By: Karin A. C. Johnson and Magali N. Alloatti

Women in classic samba costuming and male in malandro style suit.Creative Commons Public Domain photo by Norton do Carmo (11 January 2018)

Women in classic samba costuming and male in malandro style suit.Creative Commons Public Domain photo by Norton do Carmo (11 January 2018)

Interest in women, their status as an immigrant and work type, has revealed women immigrants’ gendered work experiences in various countries such as the “maid trade,” sex work and exotic dance. To provide a more comprehensive portrayal of women immigrants’ labor force participation and work experiences in the US, we looked at samba dance, an activity historically oriented toward gender segregated jobs in the lower echelons of the host labor market. From fieldwork in Los Angeles, California—a dense entertainment scene and rich cultural market for samba shows and lessons—we interviewed 29 women and 11 men about their work experience as immigrants employed in the samba business. Women’s work in gendered economic niches is shaped by leverages, stigmas and (re)negotiations of gendered power relations.

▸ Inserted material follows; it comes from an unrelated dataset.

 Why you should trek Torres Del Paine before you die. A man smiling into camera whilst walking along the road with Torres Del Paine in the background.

Migrant women insert themselves into the niche of samba shows which privilege women-only performances. Samba shows in LA are prolific, with the most demanded product being the Rio Style Samba Show, which consists of female dancers wearing bikinis, feathered crowns and dancing impromptu emulating the Carnival from Rio de Janeiro. Both female and male participants told us dancing is the most common first job for immigrant women in samba, since it does not require higher educational attainment, English proficiency or regular migratory status. Over the years, some women became producers and others founded their own companies as entrepreneurs.

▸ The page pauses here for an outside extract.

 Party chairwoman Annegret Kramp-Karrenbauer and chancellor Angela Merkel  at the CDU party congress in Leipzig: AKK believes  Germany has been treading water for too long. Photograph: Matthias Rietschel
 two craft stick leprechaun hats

Negotiating Work Relations Stigmatization   

While it may have appeared that entering into samba was privileged by gender and nationality, we encountered women from other countries working and occupying this niche. Conforming to the expected mixed-race body type, the mulata, allowed gaining leverage to enter the niche by complying with expected imaginaries. Due to the audience’s expectations, women face racial and physical stereotypes and deploy strategies to change their aesthetics (dying their hair and tanning their skin) to acquire working opportunities. 

Three women samba dancers dressed in colorful headdress and bikinis. Creative Commons Public Domain photo by Norton do Carmo (13 January 2018)

Three women samba dancers dressed in colorful headdress and bikinis. Creative Commons Public Domain photo by Norton do Carmo (13 January 2018)

Stigmatization and backlash from co-ethnics are germane to these women’s experiences derived from the exposure of the body, prostitution and perceptions that samba workers earn their money in an “easy way.” Professionalism is key in neutralizing stigmas and countering negative experiences. To do so, these women formalize business contracts protecting dancers from unwanted touching and abuse from male clientele and establish rules regarding dancers’ behaviors in and out their shifts. The sense of professionalism also relates to earning awards and performing in notable events (e.g., a Grammys after party). 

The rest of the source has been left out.